The Court next turned to the question of whether the invention of the ’741 patent would have been obvious to one of ordinary skill in the art at the time of the invention. It noted that the district court’s error in determining the level of ordinary skill in the art of the ’741 patent “tainted its obviousness analysis.” Id. at 6. In view of the correct level of skill in the art and the evidence of record, it concluded that, as a matter of law, the ’741 patent was invalid as obvious. The Court explained that it need not decide whether the claim term “effective to treat” should include not only efficacy but safety because the evidence demonstrated that in view of the correct level of skill in the art, using a topical formulation of ofloxacin to treat ear infections was not only obvious but safe.

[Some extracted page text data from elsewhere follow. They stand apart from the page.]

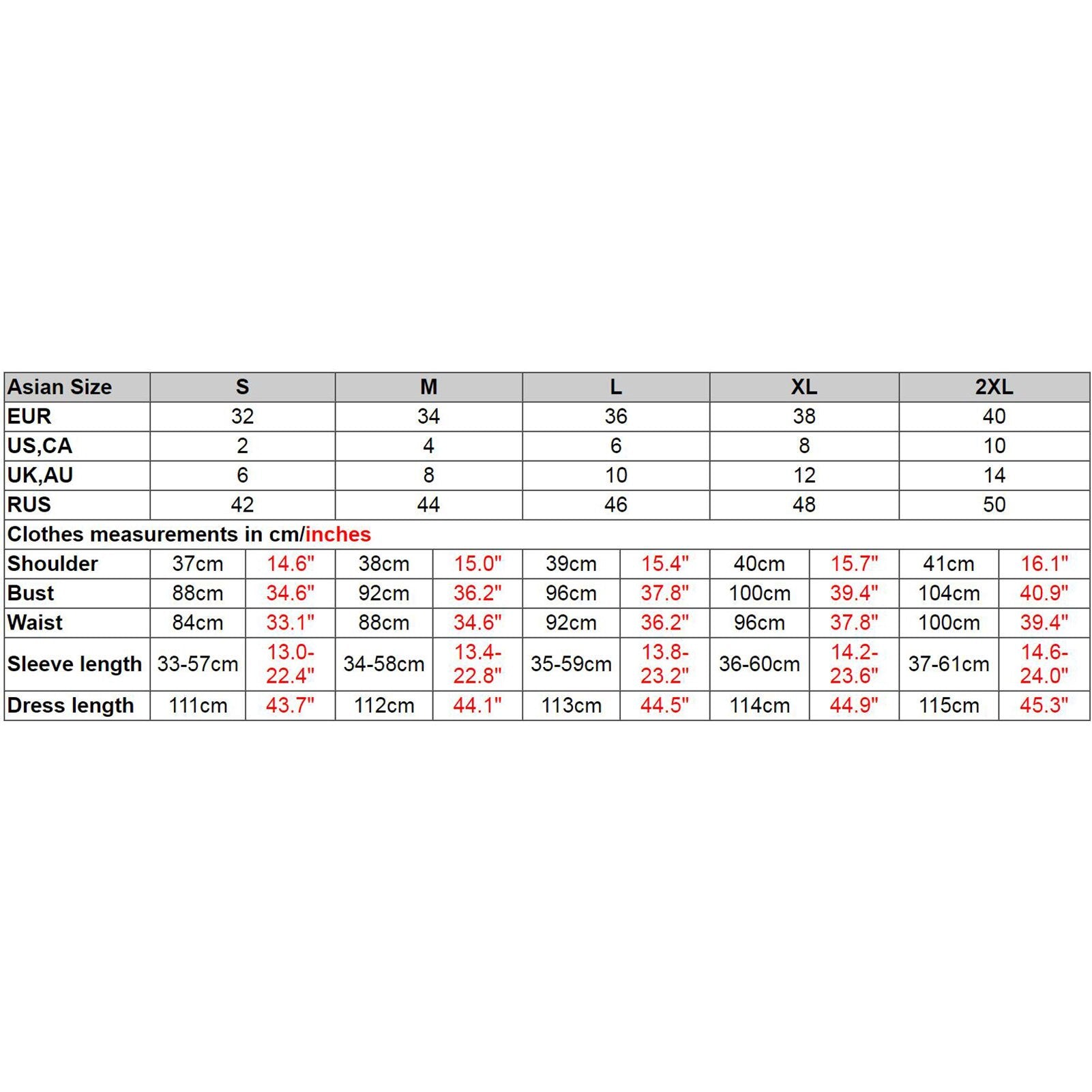 | Asian Size | S | | M | | L | | XL | | 2XL | |
|---|---|---|---|---|---|---|---|---|---|---|
| EUR | 32 | | 34 | | 36 | | 38 | | 40 | |
| US,CA | 2 | | 4 | | 6 | | 8 | | 10 | |
| UK,AU | 6 | | 8 | | 10 | | 12 | | 14 | |
| RUS | 42 | | 44 | | 46 | | 48 | | 50 | |
| Clothes measurements in cm/inches | | | | | | | | | | |
| Shoulder | 37cm | 14.6" | 38cm | 15.0" | 39cm | 15.4" | 40cm | 15.7" | 41cm | 16.1" |
| Bust | 88cm | 34.6" | 92cm | 36.2" | 96cm | 37.8" | 100cm | 39.4" | 104cm | 40.9" |
| Waist | 84cm | 33.1" | 88cm | 34.6" | 92cm | 36.2" | 96cm | 37.8" | 100cm | 39.4" |
| Sleeve length | 33-57cm | 13.0-22.4" | 34-58cm | 13.4-22.8" | 35-59cm | 13.8-23.2" | 36-60cm | 14.2-23.6" | 37-61cm | 14.6-24.0" |
| Dress length | 111cm | 43.7" | 112cm | 44.1" | 113cm | 44.5" | 114cm | 44.9" | 115cm | 45.3" |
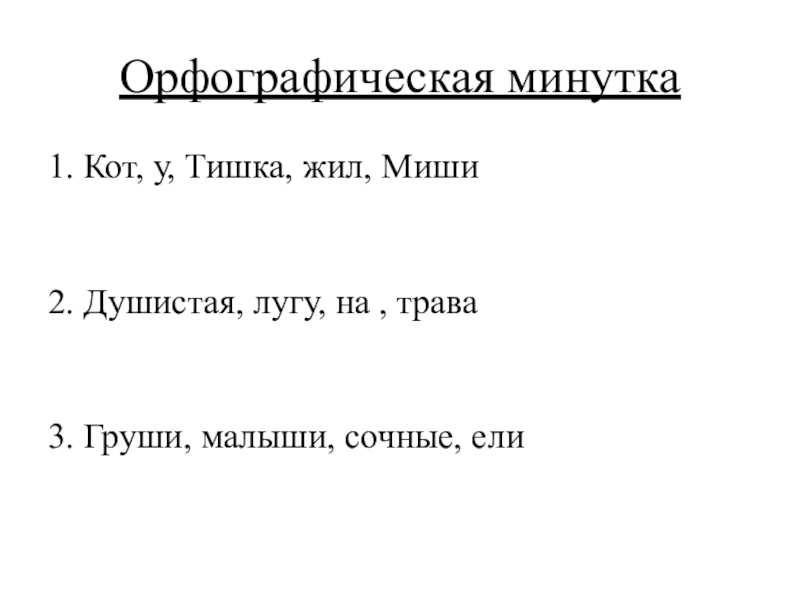 Орфографическая минутка

1. Кот, у, Тишка, жил, Миши

2. Душистая, лугу, на , трава

3. Груши, малыши, сочные, ели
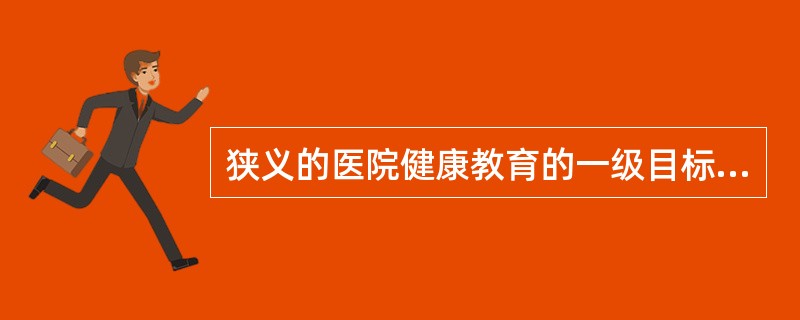 狭义的医院健康教育的一级目标...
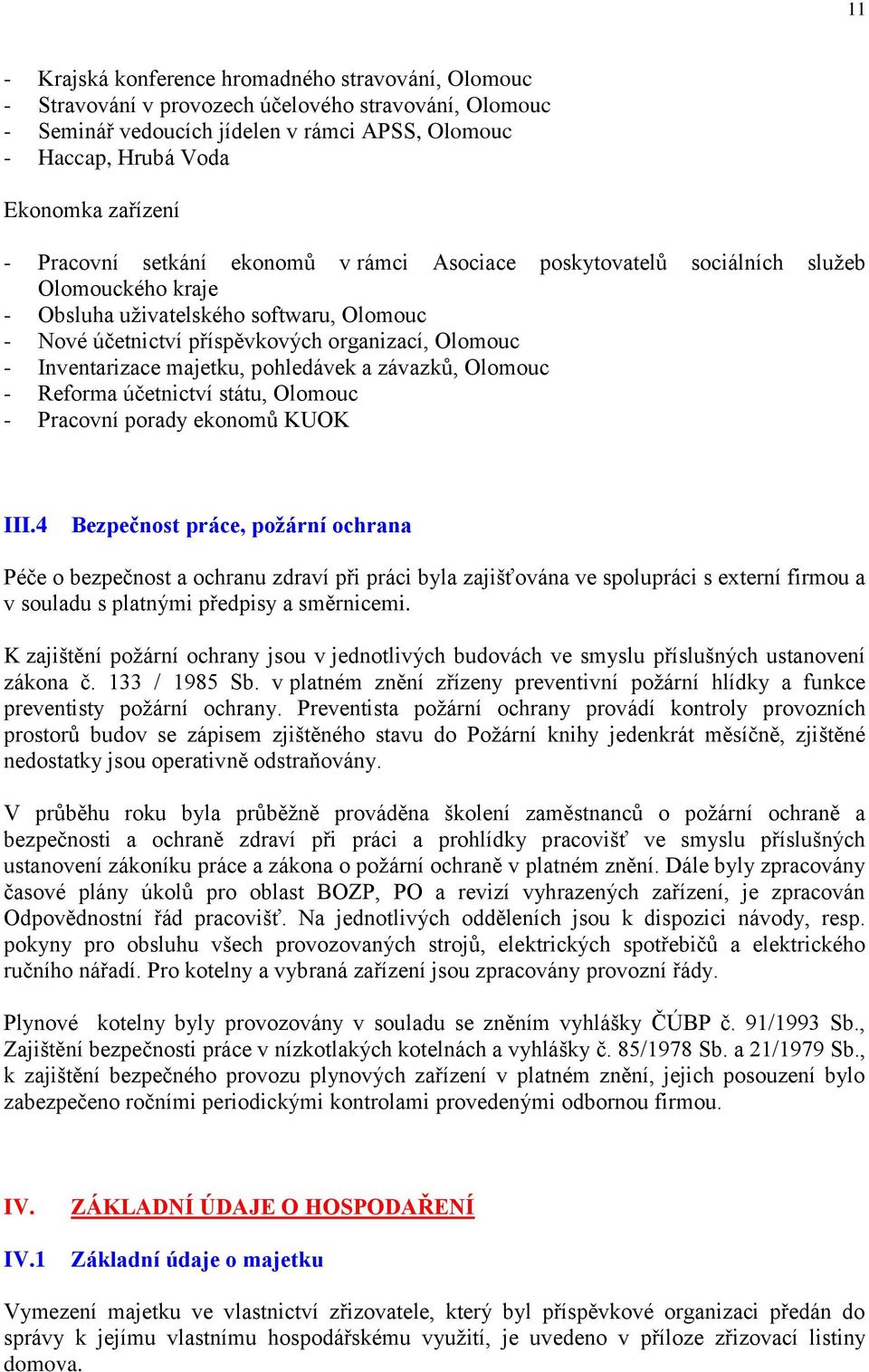 11

- Krajská konference hromadného stravování, Olomouc
- Stravování v provozech účelového stravování, Olomouc
- Seminář vedoucích jídelen v rámci APSS, Olomouc
- Haccap, Hrubá Voda

Ekonomka zařízení

- Pracovní setkání ekonomů v rámci Asociace poskytovatelů sociálních služeb Olomouckého kraje
- Obsluha uživatelského softwaru, Olomouc
- Nové účetnictví příspěvkových organizací, Olomouc
- Inventarizace majetku, pohledávek a závazků, Olomouc
- Reforma účetnictví státu, Olomouc
- Pracovní porady ekonomů KUOK

III.4 Bezpečnost práce, požární ochrana

Péče o bezpečnost a ochranu zdraví při práci byla zajišťována ve spolupráci s externí firmou a v souladu s platnými předpisy a směrnicemi.

K zajištění požární ochrany jsou v jednotlivých budovách ve smyslu příslušných ustanovení zákona č. 133 / 1985 Sb. v platném znění zřízeny preventivní požární hlídky a funkce preventisty požární ochrany. Preventista požární ochrany provádí kontroly provozních prostorů budov se zápisem zjištěného stavu do Požární knihy jedenkrát měsíčně, zjištěné nedostatky jsou operativně odstraňovány.

V průběhu roku byla průběžně prováděna školení zaměstnanců o požární ochraně a bezpečnosti a ochraně zdraví při práci a prohlídky pracovišť ve smyslu příslušných ustanovení zákoníku práce a zákona o požární ochraně v platném znění. Dále byly zpracovány časové plány úkolů pro oblast BOZP, PO a revizí vyhrazených zařízení, je zpracován Odpovědnostní řád pracovišť. Na jednotlivých odděleních jsou k dispozici návody, resp. pokyny pro obsluhu všech provozovaných strojů, elektrických spotřebičů a elektrického ručního nářadí. Pro kotelny a vybraná zařízení jsou zpracovány provozní řády.

Plynové kotelny byly provozovány v souladu se zněním vyhlášky ČÚBP č. 91/1993 Sb., Zajištění bezpečnosti práce v nízkotlakých kotelnách a vyhlášky č. 85/1978 Sb. a 21/1979 Sb., k zajištění bezpečného provozu plynových zařízení v platném znění, jejich posouzení bylo zabezpečeno ročními periodickými kontrolami provedenými odbornou firmou.

IV. ZÁKLADNÍ ÚDAJE O HOSPODAŘENÍ

IV.1 Základní údaje o majetku

Vymezení majetku ve vlastnictví zřizovatele, který byl příspěvkové organizaci předán do správy k jejímu vlastnímu hospodářskému využití, je uvedeno v příloze zřizovací listiny domova.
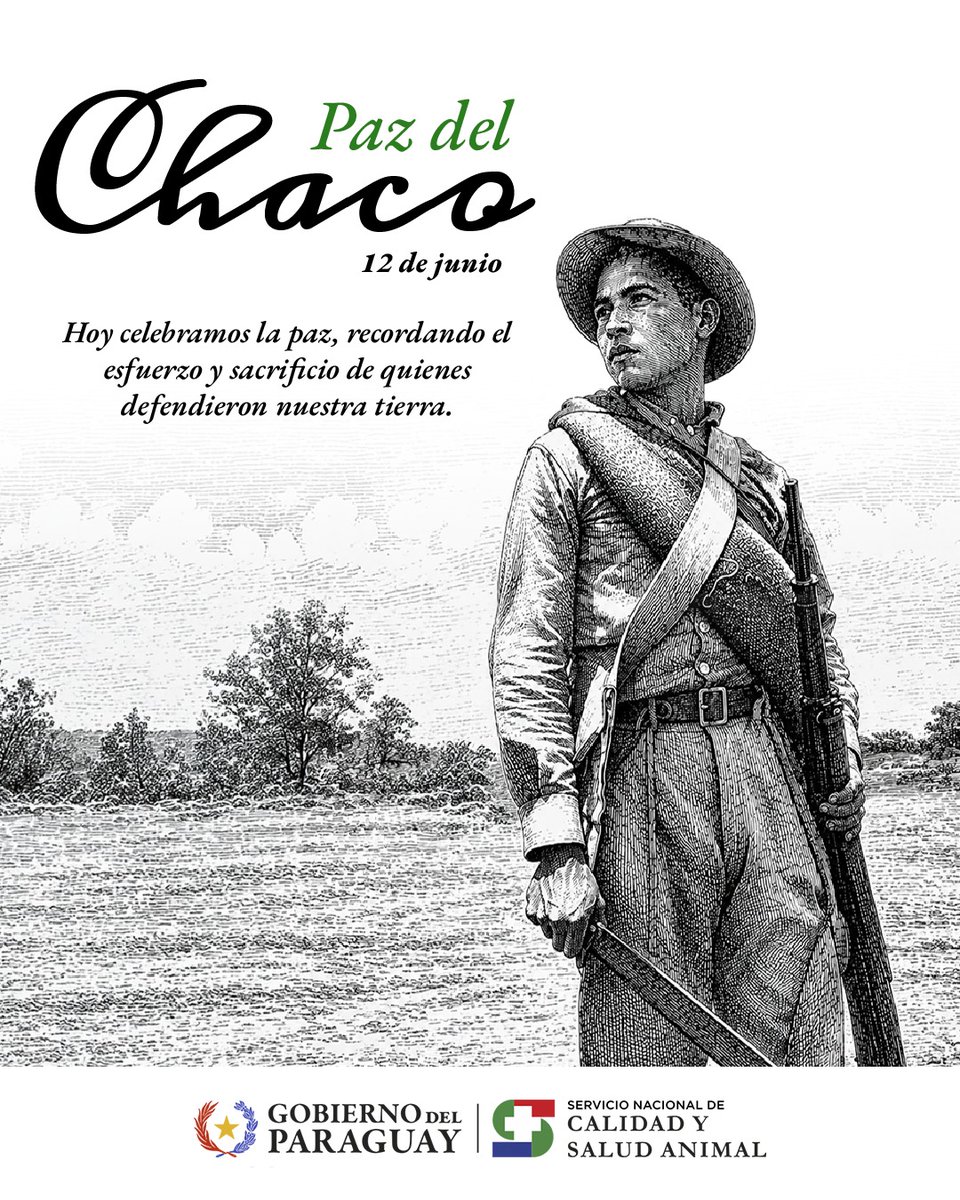 Paz del
Chaco
12 de junio

Hoy celebramos la paz, recordando el esfuerzo y sacrificio de quienes defendieron nuestra tierra.

GOBIERNO DEL
PARAGUAY

SERVICIO NACIONAL DE
CALIDAD Y
SALUD ANIMAL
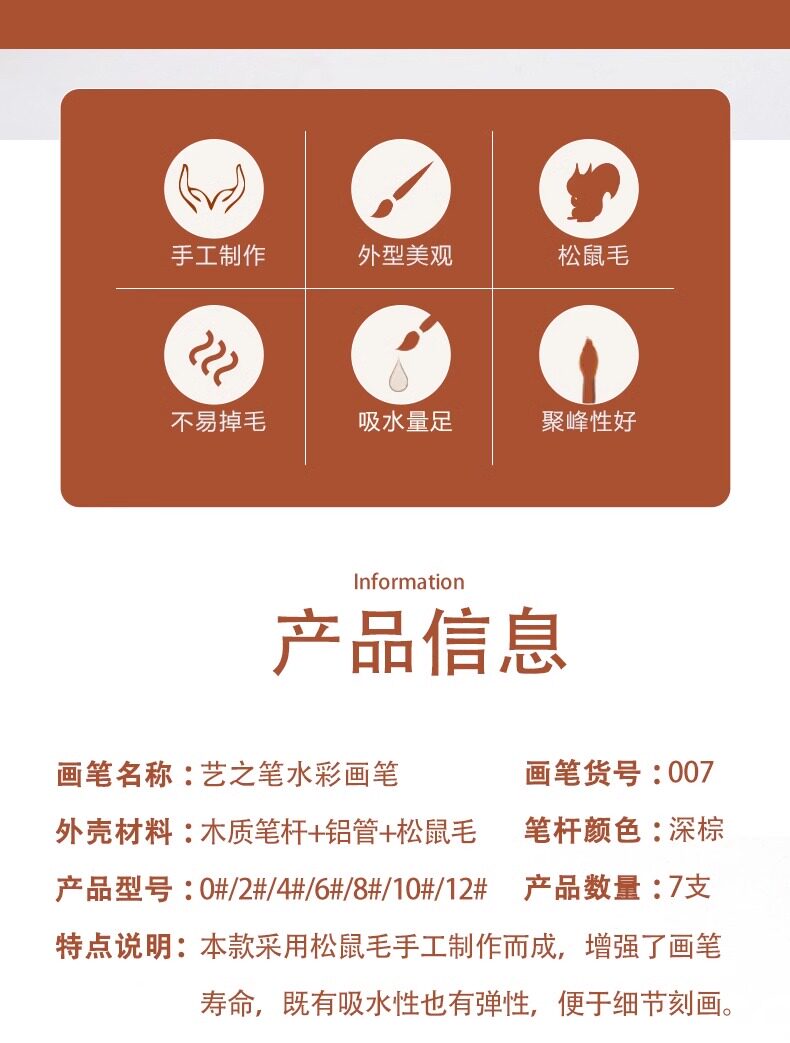 手工制作

外型美观

松鼠毛

不易掉毛

吸水量足

聚峰性好

Information

产品信息

画笔名称：艺之笔水彩画笔 画笔货号：007

外壳材料：木质笔杆+铝管+松鼠毛 笔杆颜色：深棕

产品型号：0#/2#/4#/6#/8#/10#/12# 产品数量：7支

特点说明：本款采用松鼠毛手工制作而成，增强了画笔寿命，既有吸水性也有弹性，便于细节刻画。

Specifically, the Court found the ’741 patent obvious in view of an article published in 1986 by Horst Ganz (“the Ganz reference”). The Court noted that the Ganz reference taught the successful use of ear drops containing ciprofloxacin to treat middle ear infections. It noted that Apotex’s expert testified that ofloxacin was in the same family of antibiotics as ciprofloxacin, and that someone of ordinary skill in the art, e.g., an otologist, would believe it to be highly likely that ofloxacin could also be used safely to treat middle ear infections. It observed that Daiichi failed to dispute Apotex’s expert testimony, relying instead on its own expert, who stated that the Ganz reference would not convey the same teaching to someone of lower skill in the art, such as a general practitioner or pediatrician. It noted that Daiichi’s evidence was, however, based on an incorrect determination of the level of ordinary skill in the art. In view of this evidence, the Federal Circuit held that the invention of the ’741 patent would have been obvious to one having ordinary skill at the time of the invention and reversed the district court’s judgment.